Rogue Warrior
Oblivion’nun çıkmasıyla beraber sessizliğini bozan Bethesda, 2006’dan bu yana
oldukça aktif bir şekilde karşıma çıkmaya başladı. Gerek yeni projeleri, gerek
yaptığı dağıtımcılığı, gerekse başka aktivitelerinle resmen kendilerini iyice
belli ettiler. Aslında Oblivion’nun yapımında bu kadar ses ve solukları pek
çıkmıyordu. Ancak oyun piyasaya dağıtıldı; arkasından Call of Cthulhu’nun
yayımcılığı, Fallout 3 hikayeleri, Star Trek: Legacy’e el atmalar ve son olarak
Rogue Warrior. Aslında Rogue Warrior direk olarak Bethesda’nın değil, çünkü
içinde Zombie Studios var. Zombie Studios, yabancı gelmesin artık size kendileri
Rogue Warrior’un geliştiricileri. Rogue Warrior nedir? İşte sorunun cevabı
burada yatıyor.

:: Alıştırma A ::
Rogue Warrior hakkındaki metne göre oyunu hangi stüdyo geliştirmektedir?
:: Alıştırma B ::
Aşağıdaki kayıtların hepsini, hiçbir değişiklik yapmadan satır satır çoğaltın.

:: Veri Kayıtları ::
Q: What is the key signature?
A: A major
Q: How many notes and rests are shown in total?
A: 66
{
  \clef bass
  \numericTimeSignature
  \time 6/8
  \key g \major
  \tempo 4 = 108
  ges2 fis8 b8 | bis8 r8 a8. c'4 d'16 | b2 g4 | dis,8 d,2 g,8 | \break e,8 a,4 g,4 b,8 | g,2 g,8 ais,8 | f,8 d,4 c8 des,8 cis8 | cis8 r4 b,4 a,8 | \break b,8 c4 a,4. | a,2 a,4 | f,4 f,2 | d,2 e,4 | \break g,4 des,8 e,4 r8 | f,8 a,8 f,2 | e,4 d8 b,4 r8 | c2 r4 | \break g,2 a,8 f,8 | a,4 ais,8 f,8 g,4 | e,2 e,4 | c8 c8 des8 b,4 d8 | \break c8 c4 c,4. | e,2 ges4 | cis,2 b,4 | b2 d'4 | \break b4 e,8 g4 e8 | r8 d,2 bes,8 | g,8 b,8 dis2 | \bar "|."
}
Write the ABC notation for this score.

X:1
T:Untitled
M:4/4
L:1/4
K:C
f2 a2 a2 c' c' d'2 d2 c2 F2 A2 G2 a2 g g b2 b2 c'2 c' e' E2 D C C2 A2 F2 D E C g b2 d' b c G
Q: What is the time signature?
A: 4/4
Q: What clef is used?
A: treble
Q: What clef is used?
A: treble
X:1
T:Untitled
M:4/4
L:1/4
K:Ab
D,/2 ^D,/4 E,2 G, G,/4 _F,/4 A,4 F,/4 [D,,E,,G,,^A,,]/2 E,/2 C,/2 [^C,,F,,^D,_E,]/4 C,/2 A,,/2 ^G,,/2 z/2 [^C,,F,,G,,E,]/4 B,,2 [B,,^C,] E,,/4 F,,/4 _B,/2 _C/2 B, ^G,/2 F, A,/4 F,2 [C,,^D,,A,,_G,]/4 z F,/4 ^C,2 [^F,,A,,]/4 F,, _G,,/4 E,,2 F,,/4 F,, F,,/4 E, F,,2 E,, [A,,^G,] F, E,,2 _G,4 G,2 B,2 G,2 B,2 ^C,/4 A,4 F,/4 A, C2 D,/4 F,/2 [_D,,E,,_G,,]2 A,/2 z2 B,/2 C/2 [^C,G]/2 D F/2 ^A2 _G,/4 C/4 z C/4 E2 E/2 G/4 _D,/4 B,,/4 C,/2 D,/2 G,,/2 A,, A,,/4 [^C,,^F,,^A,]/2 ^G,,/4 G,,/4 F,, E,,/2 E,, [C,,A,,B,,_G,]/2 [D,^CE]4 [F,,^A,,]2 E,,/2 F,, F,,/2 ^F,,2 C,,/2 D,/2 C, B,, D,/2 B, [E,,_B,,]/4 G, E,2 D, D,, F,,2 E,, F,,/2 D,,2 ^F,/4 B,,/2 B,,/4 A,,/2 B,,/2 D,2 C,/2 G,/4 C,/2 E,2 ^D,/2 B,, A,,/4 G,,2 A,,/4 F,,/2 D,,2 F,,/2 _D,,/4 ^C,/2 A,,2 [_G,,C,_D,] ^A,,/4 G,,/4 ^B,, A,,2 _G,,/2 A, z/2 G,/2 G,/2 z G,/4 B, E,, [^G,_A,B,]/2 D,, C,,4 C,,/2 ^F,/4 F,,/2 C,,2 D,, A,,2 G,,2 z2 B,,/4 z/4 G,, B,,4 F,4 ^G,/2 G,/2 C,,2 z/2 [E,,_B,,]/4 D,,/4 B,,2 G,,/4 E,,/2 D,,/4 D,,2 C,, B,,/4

:: Çözüm A ::
Oyunu Zombie Studios geliştirmektedir.

:: Çözüm B ::
Q: What is the key signature?
A: A major
Q: How many notes and rests are shown in total?
A: 66
{
  \clef bass
  \numericTimeSignature
  \time 6/8
  \key g \major
  \tempo 4 = 108
  ges2 fis8 b8 | bis8 r8 a8. c'4 d'16 | b2 g4 | dis,8 d,2 g,8 | \break e,8 a,4 g,4 b,8 | g,2 g,8 ais,8 | f,8 d,4 c8 des,8 cis8 | cis8 r4 b,4 a,8 | \break b,8 c4 a,4. | a,2 a,4 | f,4 f,2 | d,2 e,4 | \break g,4 des,8 e,4 r8 | f,8 a,8 f,2 | e,4 d8 b,4 r8 | c2 r4 | \break g,2 a,8 f,8 | a,4 ais,8 f,8 g,4 | e,2 e,4 | c8 c8 des8 b,4 d8 | \break c8 c4 c,4. | e,2 ges4 | cis,2 b,4 | b2 d'4 | \break b4 e,8 g4 e8 | r8 d,2 bes,8 | g,8 b,8 dis2 | \bar "|."
}
Write the ABC notation for this score.

X:1
T:Untitled
M:4/4
L:1/4
K:C
f2 a2 a2 c' c' d'2 d2 c2 F2 A2 G2 a2 g g b2 b2 c'2 c' e' E2 D C C2 A2 F2 D E C g b2 d' b c G
Q: What is the time signature?
A: 4/4
Q: What clef is used?
A: treble
Q: What clef is used?
A: treble
X:1
T:Untitled
M:4/4
L:1/4
K:Ab
D,/2 ^D,/4 E,2 G, G,/4 _F,/4 A,4 F,/4 [D,,E,,G,,^A,,]/2 E,/2 C,/2 [^C,,F,,^D,_E,]/4 C,/2 A,,/2 ^G,,/2 z/2 [^C,,F,,G,,E,]/4 B,,2 [B,,^C,] E,,/4 F,,/4 _B,/2 _C/2 B, ^G,/2 F, A,/4 F,2 [C,,^D,,A,,_G,]/4 z F,/4 ^C,2 [^F,,A,,]/4 F,, _G,,/4 E,,2 F,,/4 F,, F,,/4 E, F,,2 E,, [A,,^G,] F, E,,2 _G,4 G,2 B,2 G,2 B,2 ^C,/4 A,4 F,/4 A, C2 D,/4 F,/2 [_D,,E,,_G,,]2 A,/2 z2 B,/2 C/2 [^C,G]/2 D F/2 ^A2 _G,/4 C/4 z C/4 E2 E/2 G/4 _D,/4 B,,/4 C,/2 D,/2 G,,/2 A,, A,,/4 [^C,,^F,,^A,]/2 ^G,,/4 G,,/4 F,, E,,/2 E,, [C,,A,,B,,_G,]/2 [D,^CE]4 [F,,^A,,]2 E,,/2 F,, F,,/2 ^F,,2 C,,/2 D,/2 C, B,, D,/2 B, [E,,_B,,]/4 G, E,2 D, D,, F,,2 E,, F,,/2 D,,2 ^F,/4 B,,/2 B,,/4 A,,/2 B,,/2 D,2 C,/2 G,/4 C,/2 E,2 ^D,/2 B,, A,,/4 G,,2 A,,/4 F,,/2 D,,2 F,,/2 _D,,/4 ^C,/2 A,,2 [_G,,C,_D,] ^A,,/4 G,,/4 ^B,, A,,2 _G,,/2 A, z/2 G,/2 G,/2 z G,/4 B, E,, [^G,_A,B,]/2 D,, C,,4 C,,/2 ^F,/4 F,,/2 C,,2 D,, A,,2 G,,2 z2 B,,/4 z/4 G,, B,,4 F,4 ^G,/2 G,/2 C,,2 z/2 [E,,_B,,]/4 D,,/4 B,,2 G,,/4 E,,/2 D,,/4 D,,2 C,, B,,/4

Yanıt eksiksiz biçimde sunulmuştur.